Oglebay Institute Presents ‘Dancing Wheels’ Class
WHEELING — It was the inspiration of Mr. Fred Rogers and his special television neighborhood that led to a dance class for those in wheelchairs Monday night in Wheeling.
Members of the Dancing Wheels Company of Cleveland provided the instruction during a “dance and movement workshop” class at the Oglebay Institute School of Dance.
It was open to both standing dancers and those in wheelchairs.
Cheryl Pompeo, director of the Oglebay Institute School of Dance, said dancers in wheelchairs first captivated her as a child as she watched an episode of Mr. Rogers Neighborhood.
“They danced with the Joffrey Ballet … I was just a child but I was just in love with them,” she said. “I have always been fascinated and in love with how they can coordinate dancers who are standable with those who are in wheelchairs, and they do the most beautiful choreography.”
A couple of years back she saw an advertisement for the Dancing Wheels Company of Cleveland Ohio, and remembered the troupe. She visited the city, and decided to visit their studio to see if by any chance they toured and could make a visit to the Wheeling area.
She learned they do tour.
The Oglebay Institute School of Dance next received a grant from the National Endowment for the Arts that made it possible to bring the Dancing Wheels Company to the Northern Panhandle.
They first came to John Marshall High School last fall for an anti-bigotry presentation titled “Daring to Be Dumbo.”
On Monday, Sara Lawrence-Sucato, director of outreach and community engagement with the Dancing Wheels Company, came to Wheeling for the dance workshop at Oglebay Institute. She brought with her professional sit-down dancer Craig Sams III.
Lawrence-Sucato — who is a standing dancer — has been with the dance company for 15 years. She has served also as a teacher and as a rehearsal director for the last 10 years.
“I started being involved with Dancing Wheels because growing up as a dancer, I wanted to stay with something I was passionate about,” Lawrence-Sucato said. “I was able to make it my career, and I feel a sense of giving back to the community through the work that I do. It makes it very meaningful to me.”
Sams, a sit-down dancer in a wheelchair, was a guest artist for Dancing Wheels for four years before officially joining the company last year.
“I’ve been a performer all my life,” he said. “I am a singer, songwriter and dancer.
“I love being able to express myself in every way possible.”
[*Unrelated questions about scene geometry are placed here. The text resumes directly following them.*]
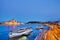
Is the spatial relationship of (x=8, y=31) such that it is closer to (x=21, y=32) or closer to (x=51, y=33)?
(x=21, y=32)

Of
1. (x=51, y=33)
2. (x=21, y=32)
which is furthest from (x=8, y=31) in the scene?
(x=51, y=33)

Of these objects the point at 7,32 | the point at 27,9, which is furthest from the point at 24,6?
the point at 7,32

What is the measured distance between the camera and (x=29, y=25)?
174 centimetres

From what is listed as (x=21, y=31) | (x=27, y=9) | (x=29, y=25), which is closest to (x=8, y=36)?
(x=21, y=31)

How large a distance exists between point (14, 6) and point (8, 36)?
408 millimetres

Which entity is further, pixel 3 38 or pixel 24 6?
pixel 24 6

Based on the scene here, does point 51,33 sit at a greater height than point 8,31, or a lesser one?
lesser

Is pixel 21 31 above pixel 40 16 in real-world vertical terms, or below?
below

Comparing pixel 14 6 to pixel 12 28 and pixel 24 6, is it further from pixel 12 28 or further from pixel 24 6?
pixel 12 28

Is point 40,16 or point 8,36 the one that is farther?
point 40,16

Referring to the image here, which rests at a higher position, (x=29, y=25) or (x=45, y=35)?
(x=29, y=25)

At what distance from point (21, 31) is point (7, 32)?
176mm

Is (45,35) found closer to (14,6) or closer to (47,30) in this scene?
(47,30)

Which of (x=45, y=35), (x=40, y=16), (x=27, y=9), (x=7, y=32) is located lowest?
(x=45, y=35)
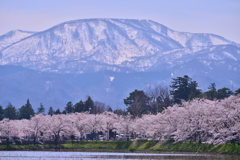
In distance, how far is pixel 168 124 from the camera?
261 ft

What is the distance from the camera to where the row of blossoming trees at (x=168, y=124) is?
5809 cm

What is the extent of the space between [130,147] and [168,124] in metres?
6.94

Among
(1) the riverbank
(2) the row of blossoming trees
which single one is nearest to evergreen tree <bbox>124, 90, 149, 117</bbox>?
(2) the row of blossoming trees

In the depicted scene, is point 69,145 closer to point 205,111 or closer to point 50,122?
point 50,122

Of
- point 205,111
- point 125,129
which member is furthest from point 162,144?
point 125,129

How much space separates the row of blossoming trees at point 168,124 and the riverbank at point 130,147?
118cm

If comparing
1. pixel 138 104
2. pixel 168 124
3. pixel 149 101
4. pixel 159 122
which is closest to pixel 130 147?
pixel 159 122

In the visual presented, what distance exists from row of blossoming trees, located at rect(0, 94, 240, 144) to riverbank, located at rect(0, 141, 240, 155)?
46.5 inches

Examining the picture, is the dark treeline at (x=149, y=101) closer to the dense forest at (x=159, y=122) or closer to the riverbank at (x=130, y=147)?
the dense forest at (x=159, y=122)

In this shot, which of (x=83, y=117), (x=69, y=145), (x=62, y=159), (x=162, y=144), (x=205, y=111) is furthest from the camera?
(x=83, y=117)

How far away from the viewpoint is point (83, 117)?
99.6m

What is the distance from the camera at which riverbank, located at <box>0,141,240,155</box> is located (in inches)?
2490

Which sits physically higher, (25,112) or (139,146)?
(25,112)

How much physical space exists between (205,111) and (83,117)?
→ 127ft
Sams could be seen stretching out his athletic form prior to the class, reaching to the floor and tipping his wheelchair from side to side, then tilting backward in the chair.
The wheelchairs used by sit-down dancers are made of a lighter aluminum than standard wheelchairs, the dancers explained.
The Oglebay Institute School of Dance regularly offers a DanceAbility class for those with special needs. Many of the participants have autism or have physical disabilities, according to Pompeo.
“Dancers are dancers,” she said. “It doesn’t matter. We are very inclusive. As long as you have the love and desire to dance, you can dance.”